▶ DOCUMENT:
'''

On Wed, 5 Mar 2003, Bill Manning wrote:
> As a co-author of a couple of previous DNS discovery IDs, I would
> have to agree that as postulated, the current DNS discovery work
> has pretty much been OBE. (overtaken by events)
> There have been two distinct BOFs on this idea in the last five years
> so I don't think another BOF will be very productive.

I assume those BOFs were for IPv4?

When considering DNS discovery in IPv6 context, we need to consider the 
scope of such discovery -- ie. where it is expected to be used, and 
possible subsequent configuration methods.

As I see it, DNS discovery can either be:

 1) "all that you need"
 2) "the first step"

In the first model, you need no other information.  When you've completed 
DNS discovery, that's it.  This is a very valid scenario in e.g. mobile 
environments, when visiting networks (for example, at IETF's, I run dhcpv4 
*only* to get the DNS address :-( ).

In the second model, you generally want to obtain also other information.  
This typically applies to non-visiting networks, like an enterprise LAN.
The question becomes which tool is used (or fits best) in getting that 
information.  If you need/want to use DHCPv6 (stateful or stateless) for 
that, no use having a separate mechanism for DNS and the rest.

'''

▶ EXTRACTED RECORDS:
'''

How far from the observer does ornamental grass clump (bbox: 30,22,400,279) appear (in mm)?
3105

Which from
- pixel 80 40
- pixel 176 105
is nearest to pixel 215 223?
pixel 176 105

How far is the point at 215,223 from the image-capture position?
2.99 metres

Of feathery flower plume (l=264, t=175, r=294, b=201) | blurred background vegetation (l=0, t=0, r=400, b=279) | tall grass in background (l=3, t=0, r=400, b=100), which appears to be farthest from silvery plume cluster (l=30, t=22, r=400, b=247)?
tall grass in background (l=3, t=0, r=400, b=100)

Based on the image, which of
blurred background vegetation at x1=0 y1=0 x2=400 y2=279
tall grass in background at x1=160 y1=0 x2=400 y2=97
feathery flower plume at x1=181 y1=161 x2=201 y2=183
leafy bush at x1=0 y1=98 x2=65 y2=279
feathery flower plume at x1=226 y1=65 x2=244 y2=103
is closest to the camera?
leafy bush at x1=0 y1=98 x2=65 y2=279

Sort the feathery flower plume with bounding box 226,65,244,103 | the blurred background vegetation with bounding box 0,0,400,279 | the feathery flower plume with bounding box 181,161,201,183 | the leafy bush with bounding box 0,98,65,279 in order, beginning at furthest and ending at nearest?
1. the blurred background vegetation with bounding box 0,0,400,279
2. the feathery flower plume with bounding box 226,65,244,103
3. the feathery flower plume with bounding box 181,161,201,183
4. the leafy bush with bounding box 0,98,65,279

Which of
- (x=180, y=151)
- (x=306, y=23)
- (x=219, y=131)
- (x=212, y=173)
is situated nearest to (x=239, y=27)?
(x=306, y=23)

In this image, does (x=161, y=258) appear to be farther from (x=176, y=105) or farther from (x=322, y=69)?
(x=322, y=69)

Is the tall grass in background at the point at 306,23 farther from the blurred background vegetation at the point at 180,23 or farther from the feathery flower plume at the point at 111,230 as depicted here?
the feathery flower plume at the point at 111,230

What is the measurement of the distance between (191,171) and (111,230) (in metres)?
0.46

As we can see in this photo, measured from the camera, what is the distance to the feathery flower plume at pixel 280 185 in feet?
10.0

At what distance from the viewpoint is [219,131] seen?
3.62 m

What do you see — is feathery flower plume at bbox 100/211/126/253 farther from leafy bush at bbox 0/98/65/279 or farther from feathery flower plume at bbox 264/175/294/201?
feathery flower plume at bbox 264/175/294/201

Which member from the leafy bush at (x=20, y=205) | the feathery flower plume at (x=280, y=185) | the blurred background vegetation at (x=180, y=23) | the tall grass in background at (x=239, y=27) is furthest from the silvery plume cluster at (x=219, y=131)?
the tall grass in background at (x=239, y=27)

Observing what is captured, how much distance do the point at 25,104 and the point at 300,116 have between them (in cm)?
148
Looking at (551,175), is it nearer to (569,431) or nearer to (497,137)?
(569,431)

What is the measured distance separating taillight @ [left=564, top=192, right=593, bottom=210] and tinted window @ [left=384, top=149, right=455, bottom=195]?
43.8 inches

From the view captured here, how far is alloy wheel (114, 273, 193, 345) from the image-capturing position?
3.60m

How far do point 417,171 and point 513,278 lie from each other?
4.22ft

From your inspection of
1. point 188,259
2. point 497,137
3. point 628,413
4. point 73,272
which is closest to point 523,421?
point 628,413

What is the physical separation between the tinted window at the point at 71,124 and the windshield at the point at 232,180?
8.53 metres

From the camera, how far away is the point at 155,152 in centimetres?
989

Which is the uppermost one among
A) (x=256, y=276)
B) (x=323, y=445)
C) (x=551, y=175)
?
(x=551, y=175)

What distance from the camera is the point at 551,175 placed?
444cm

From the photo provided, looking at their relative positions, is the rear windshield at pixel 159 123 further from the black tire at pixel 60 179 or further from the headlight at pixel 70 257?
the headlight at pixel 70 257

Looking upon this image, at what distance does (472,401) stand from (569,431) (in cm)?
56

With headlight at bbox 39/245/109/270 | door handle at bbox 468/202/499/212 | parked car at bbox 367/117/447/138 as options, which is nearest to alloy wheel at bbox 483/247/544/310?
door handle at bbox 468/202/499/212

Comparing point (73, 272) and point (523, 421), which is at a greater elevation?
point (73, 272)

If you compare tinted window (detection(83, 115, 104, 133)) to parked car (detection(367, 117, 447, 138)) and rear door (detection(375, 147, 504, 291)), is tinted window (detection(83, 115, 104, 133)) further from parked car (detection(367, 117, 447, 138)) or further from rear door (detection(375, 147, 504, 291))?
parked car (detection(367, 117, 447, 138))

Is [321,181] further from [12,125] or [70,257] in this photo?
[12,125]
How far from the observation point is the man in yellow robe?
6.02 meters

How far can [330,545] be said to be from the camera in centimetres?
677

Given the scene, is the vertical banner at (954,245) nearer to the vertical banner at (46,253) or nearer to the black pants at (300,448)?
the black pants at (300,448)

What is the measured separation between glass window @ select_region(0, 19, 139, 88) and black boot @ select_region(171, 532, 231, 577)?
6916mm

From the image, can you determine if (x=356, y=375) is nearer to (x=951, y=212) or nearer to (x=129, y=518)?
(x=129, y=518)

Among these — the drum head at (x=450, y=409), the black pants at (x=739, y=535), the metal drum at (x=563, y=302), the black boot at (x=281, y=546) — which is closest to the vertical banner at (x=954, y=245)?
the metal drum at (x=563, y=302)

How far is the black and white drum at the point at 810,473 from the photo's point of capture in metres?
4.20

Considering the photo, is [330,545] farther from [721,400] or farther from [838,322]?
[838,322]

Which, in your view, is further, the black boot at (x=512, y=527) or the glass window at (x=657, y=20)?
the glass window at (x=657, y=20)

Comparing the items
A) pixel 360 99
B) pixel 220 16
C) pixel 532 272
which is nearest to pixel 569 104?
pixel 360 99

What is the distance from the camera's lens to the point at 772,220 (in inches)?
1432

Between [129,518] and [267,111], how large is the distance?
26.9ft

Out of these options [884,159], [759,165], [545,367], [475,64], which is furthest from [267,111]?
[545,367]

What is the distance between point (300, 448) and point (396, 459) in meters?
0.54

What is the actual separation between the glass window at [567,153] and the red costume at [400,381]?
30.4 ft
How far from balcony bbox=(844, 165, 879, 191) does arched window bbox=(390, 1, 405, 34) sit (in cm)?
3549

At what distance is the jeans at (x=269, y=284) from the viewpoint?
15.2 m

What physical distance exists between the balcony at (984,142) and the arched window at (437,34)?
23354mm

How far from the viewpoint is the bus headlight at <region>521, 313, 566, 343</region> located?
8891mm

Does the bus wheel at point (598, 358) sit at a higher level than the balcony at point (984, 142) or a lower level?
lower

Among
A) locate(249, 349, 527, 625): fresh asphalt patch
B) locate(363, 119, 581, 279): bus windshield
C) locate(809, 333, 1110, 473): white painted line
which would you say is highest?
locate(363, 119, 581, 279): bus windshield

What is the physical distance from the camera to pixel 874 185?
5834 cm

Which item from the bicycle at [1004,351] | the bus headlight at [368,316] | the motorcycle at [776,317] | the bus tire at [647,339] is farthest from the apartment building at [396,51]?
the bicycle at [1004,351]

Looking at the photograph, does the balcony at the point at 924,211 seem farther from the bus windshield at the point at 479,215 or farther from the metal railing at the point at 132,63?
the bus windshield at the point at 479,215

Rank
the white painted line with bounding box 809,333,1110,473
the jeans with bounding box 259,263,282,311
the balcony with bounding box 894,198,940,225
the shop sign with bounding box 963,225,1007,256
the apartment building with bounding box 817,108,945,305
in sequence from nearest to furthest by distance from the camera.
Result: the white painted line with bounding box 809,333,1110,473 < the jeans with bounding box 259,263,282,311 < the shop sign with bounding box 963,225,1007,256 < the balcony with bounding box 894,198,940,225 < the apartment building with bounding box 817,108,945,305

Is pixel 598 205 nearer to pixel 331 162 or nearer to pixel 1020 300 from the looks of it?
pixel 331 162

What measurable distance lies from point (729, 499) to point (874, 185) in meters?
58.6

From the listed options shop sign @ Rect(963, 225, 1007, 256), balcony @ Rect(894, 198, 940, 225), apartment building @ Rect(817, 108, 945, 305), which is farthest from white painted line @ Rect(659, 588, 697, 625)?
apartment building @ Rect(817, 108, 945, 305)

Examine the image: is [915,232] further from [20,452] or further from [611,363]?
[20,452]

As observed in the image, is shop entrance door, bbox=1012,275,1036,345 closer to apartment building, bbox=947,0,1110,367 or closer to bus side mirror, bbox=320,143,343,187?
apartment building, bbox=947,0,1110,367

'''

▶ TO BE DONE:
a) Reproduce verbatim the part of the DNS discovery message starting with "As I see it, DNS" and going on through "also other information.".
b) Output the lines of the listing as a Markdown table with columns named Row and Line, starting with the line with "From the listed" and going on through the end of the listing, leaving out blank lines.

▶ THE RESPONSES:
a)
As I see it, DNS discovery can either be:

 1) "all that you need"
 2) "the first step"

In the first model, you need no other information.  When you've completed 
DNS discovery, that's it.  This is a very valid scenario in e.g. mobile 
environments, when visiting networks (for example, at IETF's, I run dhcpv4 
*only* to get the DNS address :-( ).

In the second model, you generally want to obtain also other information.

b)
| Row | Line |
|---|---|
| 1 | From the listed options shop sign @ Rect(963, 225, 1007, 256), balcony @ Rect(894, 198, 940, 225), apartment building @ Rect(817, 108, 945, 305), which is farthest from white painted line @ Rect(659, 588, 697, 625)? |
| 2 | apartment building @ Rect(817, 108, 945, 305) |
| 3 | Examine the image: is [915,232] further from [20,452] or further from [611,363]? |
| 4 | [20,452] |
| 5 | As observed in the image, is shop entrance door, bbox=1012,275,1036,345 closer to apartment building, bbox=947,0,1110,367 or closer to bus side mirror, bbox=320,143,343,187? |
| 6 | apartment building, bbox=947,0,1110,367 |